Title: DESIGN OF MULTIMODAL INTERACTION-DRIVEN RAIL TRANSIT TRAINING SYSTEM: THEORETICAL FRAMEWORK AND APPLICATION RESEARCH
Author: Jiaxin Li, Jiaqi Lu, Qingzhuo Wang, Xiaomeng Jiang and Kehui Duo
Abstract:

To address the problems of insufficient equipment, high operational risks, single interaction mode, and unbalanced distribution of educational resources in traditional training within the rail transit field, this study constructs a three-layer virtual simulation training system framework of “immersive scenarios-multimodal interaction-cloud data intelligence” based on embodied cognition and situational learning theories. The system framework restores rail transit equipment and scenarios at a 1:1 scale through three-dimensional modeling, integrates multimodal interaction methods including hardware sensing, mobile AR, voice/gesture recognition, and 5G remote holography, and realizes resource sharing and dynamic updates relying on cloud servers.
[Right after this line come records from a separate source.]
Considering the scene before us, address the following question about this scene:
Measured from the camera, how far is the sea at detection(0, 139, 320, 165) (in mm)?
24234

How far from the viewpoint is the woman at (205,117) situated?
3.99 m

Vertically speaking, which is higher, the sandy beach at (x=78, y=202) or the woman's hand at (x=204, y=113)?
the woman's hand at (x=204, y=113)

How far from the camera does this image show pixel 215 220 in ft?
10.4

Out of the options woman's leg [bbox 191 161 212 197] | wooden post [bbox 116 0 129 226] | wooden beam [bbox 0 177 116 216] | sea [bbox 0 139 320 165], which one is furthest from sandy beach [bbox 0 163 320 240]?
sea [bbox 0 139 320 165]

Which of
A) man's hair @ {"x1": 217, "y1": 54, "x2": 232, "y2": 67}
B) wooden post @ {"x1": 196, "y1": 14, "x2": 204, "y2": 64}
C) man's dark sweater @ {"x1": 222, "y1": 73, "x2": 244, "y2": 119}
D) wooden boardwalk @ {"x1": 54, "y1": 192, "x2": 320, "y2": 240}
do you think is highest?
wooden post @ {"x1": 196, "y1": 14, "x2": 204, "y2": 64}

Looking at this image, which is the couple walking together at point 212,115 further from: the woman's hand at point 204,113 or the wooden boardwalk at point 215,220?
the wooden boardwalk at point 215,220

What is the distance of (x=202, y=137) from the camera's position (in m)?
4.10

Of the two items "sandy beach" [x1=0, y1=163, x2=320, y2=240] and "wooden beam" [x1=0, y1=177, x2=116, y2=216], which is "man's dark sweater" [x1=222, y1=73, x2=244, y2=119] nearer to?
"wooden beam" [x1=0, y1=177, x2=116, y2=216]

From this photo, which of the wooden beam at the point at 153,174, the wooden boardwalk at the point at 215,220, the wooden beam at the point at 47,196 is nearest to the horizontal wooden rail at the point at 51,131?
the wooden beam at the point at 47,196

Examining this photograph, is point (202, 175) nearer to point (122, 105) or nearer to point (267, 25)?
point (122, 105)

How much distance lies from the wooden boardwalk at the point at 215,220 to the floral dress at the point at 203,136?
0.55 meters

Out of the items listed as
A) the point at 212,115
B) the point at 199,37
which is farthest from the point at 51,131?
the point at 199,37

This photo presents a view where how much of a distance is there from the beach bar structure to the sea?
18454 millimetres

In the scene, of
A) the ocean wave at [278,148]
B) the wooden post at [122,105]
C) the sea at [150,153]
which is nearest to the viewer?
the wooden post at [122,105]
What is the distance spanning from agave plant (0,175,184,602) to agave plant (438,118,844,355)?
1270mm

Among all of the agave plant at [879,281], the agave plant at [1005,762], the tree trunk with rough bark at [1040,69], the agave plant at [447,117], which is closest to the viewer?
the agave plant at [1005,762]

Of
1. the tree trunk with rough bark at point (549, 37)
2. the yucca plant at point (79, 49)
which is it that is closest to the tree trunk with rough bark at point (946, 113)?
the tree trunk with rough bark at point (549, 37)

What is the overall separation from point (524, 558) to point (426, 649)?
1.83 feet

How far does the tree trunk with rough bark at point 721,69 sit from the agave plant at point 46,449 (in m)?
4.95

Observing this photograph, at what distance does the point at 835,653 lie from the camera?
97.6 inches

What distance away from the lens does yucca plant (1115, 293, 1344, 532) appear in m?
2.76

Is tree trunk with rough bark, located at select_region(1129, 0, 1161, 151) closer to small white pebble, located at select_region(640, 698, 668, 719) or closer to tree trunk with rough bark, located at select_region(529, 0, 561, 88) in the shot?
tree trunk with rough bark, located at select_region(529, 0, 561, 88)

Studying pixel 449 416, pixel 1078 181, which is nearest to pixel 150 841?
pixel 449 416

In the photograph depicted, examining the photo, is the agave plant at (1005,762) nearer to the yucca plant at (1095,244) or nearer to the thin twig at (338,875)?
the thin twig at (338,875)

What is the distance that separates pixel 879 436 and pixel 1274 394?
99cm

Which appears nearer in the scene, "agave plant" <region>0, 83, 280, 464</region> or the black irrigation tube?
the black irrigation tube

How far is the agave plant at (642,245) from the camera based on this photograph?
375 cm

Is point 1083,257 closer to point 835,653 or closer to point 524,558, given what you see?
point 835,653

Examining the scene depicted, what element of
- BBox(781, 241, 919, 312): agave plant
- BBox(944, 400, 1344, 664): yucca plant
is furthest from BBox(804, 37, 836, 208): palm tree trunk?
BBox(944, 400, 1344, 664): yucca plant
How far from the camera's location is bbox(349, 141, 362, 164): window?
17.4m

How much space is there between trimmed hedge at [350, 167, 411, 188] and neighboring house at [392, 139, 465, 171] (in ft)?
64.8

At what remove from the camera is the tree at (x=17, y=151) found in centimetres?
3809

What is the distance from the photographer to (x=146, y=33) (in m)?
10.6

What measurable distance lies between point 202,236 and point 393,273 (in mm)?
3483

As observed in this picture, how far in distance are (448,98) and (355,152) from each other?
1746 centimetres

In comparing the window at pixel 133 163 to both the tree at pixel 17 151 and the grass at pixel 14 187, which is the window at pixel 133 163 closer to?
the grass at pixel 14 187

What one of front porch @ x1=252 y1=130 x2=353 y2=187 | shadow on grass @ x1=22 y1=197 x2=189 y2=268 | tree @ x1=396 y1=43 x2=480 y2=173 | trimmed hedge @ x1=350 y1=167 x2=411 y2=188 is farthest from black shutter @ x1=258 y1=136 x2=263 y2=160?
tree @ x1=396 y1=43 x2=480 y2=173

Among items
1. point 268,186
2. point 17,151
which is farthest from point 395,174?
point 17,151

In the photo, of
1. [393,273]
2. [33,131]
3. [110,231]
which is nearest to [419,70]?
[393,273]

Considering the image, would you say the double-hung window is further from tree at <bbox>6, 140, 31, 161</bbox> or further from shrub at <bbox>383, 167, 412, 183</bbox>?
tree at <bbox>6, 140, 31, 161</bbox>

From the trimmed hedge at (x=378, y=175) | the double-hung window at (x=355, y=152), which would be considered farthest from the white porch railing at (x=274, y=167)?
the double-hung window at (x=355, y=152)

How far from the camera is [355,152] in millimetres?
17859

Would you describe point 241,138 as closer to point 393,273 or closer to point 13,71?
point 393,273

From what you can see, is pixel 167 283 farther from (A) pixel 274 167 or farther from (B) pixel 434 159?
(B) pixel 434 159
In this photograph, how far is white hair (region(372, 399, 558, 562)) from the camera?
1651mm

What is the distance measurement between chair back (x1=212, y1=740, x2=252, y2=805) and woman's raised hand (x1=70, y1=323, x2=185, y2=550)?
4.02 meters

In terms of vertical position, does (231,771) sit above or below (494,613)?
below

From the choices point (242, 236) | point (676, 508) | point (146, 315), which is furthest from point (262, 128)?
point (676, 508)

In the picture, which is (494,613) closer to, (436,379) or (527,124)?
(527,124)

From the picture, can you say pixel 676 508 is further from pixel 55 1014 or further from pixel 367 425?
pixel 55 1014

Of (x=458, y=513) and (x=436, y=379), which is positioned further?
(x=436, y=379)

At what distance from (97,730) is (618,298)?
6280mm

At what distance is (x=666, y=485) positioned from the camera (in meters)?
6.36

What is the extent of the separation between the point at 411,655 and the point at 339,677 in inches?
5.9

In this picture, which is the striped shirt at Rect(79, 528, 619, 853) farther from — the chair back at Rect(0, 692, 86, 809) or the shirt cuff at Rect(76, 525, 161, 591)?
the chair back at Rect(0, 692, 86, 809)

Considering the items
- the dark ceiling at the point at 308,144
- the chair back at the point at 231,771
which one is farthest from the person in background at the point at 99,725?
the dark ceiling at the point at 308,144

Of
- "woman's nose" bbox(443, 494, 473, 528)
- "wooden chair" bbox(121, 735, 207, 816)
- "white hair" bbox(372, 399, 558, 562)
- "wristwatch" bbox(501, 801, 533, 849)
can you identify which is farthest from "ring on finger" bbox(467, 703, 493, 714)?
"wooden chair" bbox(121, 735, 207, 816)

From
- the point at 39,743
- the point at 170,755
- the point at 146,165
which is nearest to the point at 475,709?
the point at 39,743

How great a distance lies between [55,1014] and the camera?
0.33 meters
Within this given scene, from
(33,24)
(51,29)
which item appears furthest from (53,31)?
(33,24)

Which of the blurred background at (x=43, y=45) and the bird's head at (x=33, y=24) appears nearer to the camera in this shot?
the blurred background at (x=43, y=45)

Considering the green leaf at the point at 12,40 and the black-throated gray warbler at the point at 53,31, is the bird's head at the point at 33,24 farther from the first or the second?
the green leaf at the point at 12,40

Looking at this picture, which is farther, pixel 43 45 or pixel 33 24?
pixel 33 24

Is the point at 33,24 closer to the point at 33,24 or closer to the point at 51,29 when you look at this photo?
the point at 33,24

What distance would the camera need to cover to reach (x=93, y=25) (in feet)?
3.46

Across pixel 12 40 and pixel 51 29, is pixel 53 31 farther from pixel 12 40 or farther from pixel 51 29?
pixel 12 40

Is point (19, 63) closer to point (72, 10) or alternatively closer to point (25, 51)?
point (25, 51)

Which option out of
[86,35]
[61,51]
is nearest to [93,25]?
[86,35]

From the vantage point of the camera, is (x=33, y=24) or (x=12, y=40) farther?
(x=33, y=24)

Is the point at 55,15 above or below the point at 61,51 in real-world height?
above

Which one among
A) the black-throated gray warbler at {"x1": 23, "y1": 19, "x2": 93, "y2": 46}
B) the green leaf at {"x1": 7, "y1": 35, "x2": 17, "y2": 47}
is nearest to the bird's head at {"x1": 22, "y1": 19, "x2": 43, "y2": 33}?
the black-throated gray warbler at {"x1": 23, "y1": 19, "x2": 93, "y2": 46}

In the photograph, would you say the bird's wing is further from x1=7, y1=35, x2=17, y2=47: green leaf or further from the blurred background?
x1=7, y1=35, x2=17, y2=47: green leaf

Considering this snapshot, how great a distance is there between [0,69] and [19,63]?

It breaks through the temporal and spatial constraints of traditional training, not only reduces teaching costs, but also strengthens students’ practical abilities and safety awareness through the operational experience in the training space. This framework effectively makes up for the deficiencies of existing teaching resources, provides an innovative solution for the cultivation of professional talents in the rail transit sector, and thus boasts significant teaching application value and promising promotion prospects.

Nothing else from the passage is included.